Завод Усачевых на Валдае был создан в 60-х годах XIX века. Его основал Василий Усачев, при заводе было налажено производство больших церковных колоколов, которые высоко ценились и среди заказчиков, и на многочисленных выставках, где они получали самые высокие награды. У владельца было три сына — Николай, Яков и Алексей, которые продолжили дело отца, первоначально вместе, а позже Алексей создал свой небольшой заводик по изготовлению поддужных и зазывных (столовых) колокольчиков.
Заводы отличала традиционная технология, сохранявшаяся все годы их существования. Даже с приходом XX века на заводах братьев Усачевых продолжали использовать технологии не на паровой или еще более современной электрической тяге, а вручную, в крайнем случае «конскими силами».
Завод закрыли последним среди колокололитейных заводов в стране, в 1926 году. В то время здесь уже не отливали большие церковные колокола, а выпускали в небольшом количестве поддужные, пожарные, станционные, сигнальные и другие виды небольших колоколов и колокольчиков.
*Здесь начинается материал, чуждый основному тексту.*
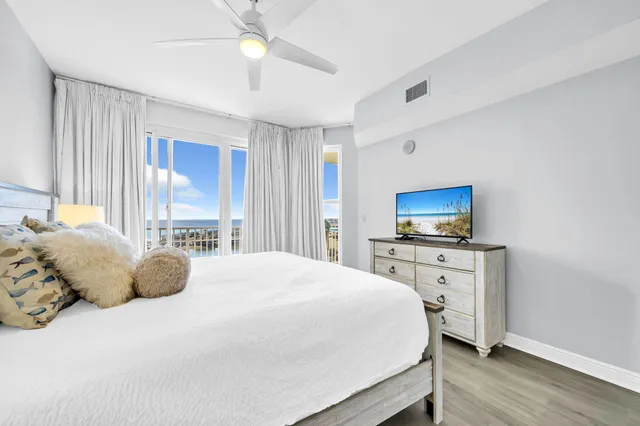 a bedroom with a large bed and a window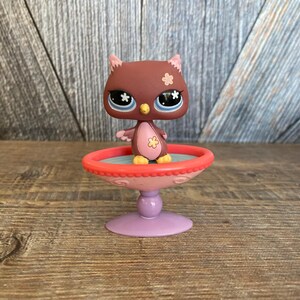 May include: A brown owl with blue eyes and pink flowers on its chest is standing on a pink and red pedestal with a blue base.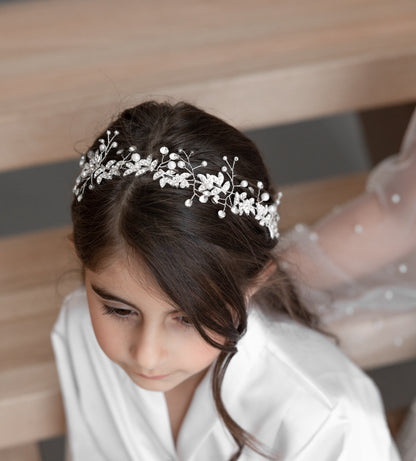 A beautiful girl wearing Celine tiara with pearls and crystals on her head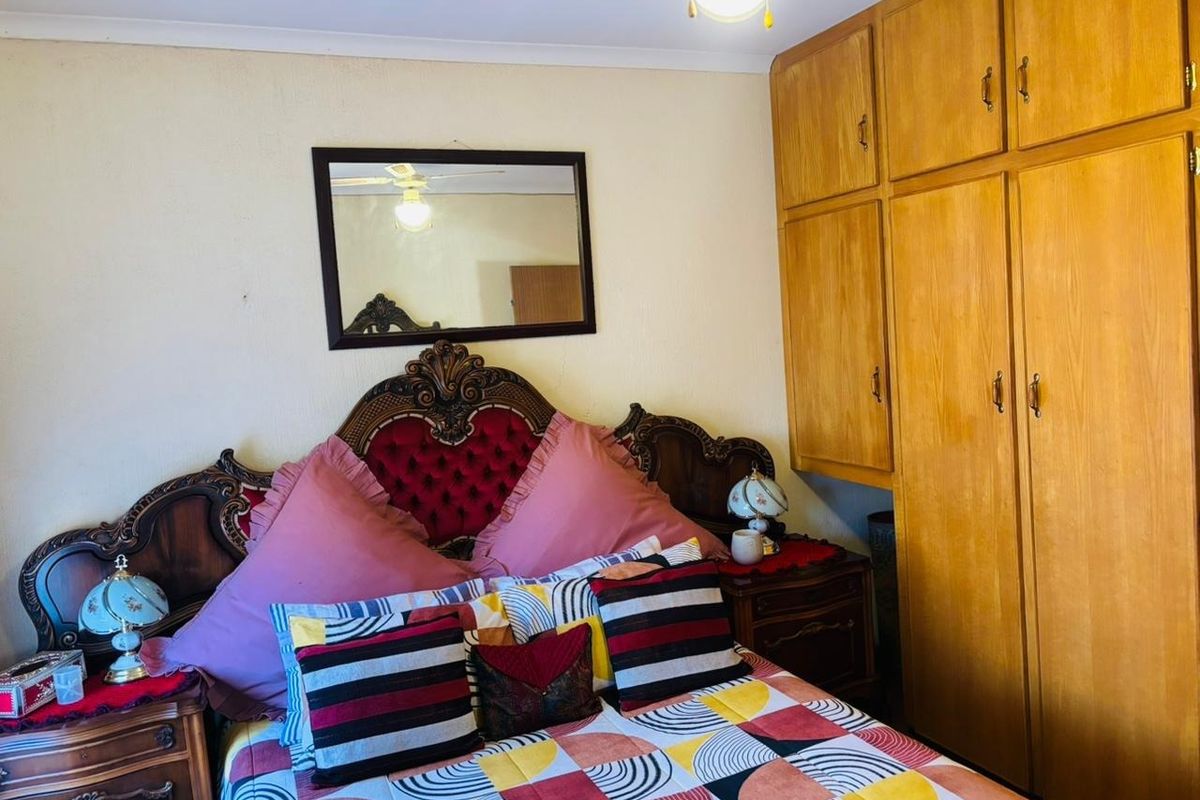 A bedroom featuring built-in wooden cupboards and a ceiling fan, providing functional storage and climate control.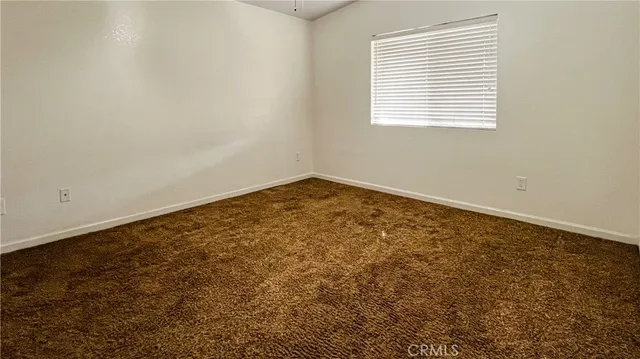 an empty room with closet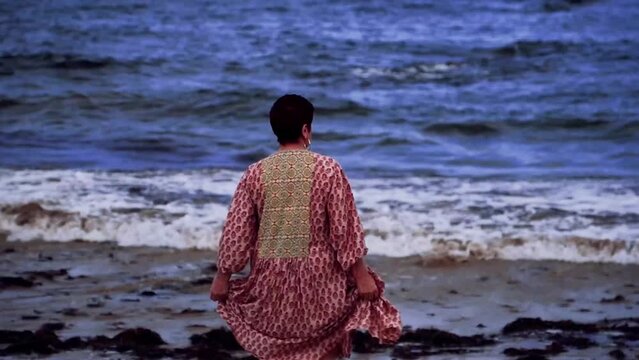 Woman walking near the sea, Comillas, Cantabria, Spain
В самом центре Валдай-городка стоит ротонда — дворцовая церковь Екатерины II (даровавшей Валдаю статус уездного города). Не большая и не маленькая, чисто-белая, под вековыми деревьями, детище выдающегося архитектора Николая Александровича Львова — по широте своих интересов и дарований личности совершенно поразительной: общественный деятель, инженер-изобретатель, неутомимый исследователь природных богатств, собиратель фольклора, поэт, композитор… И все это — в одном человеке, все это — в одной небольшой ротонде, белой, как невеста. Она поставлена так удачно, что кажется сотворенной вместе с холмом, на котором стоит вот уже два века. И холм, и ротонда, и вековые деревья — все из мира, соразмерного человеку, прихожанам и прихожанкам, самой императрице и конечно же монастырю.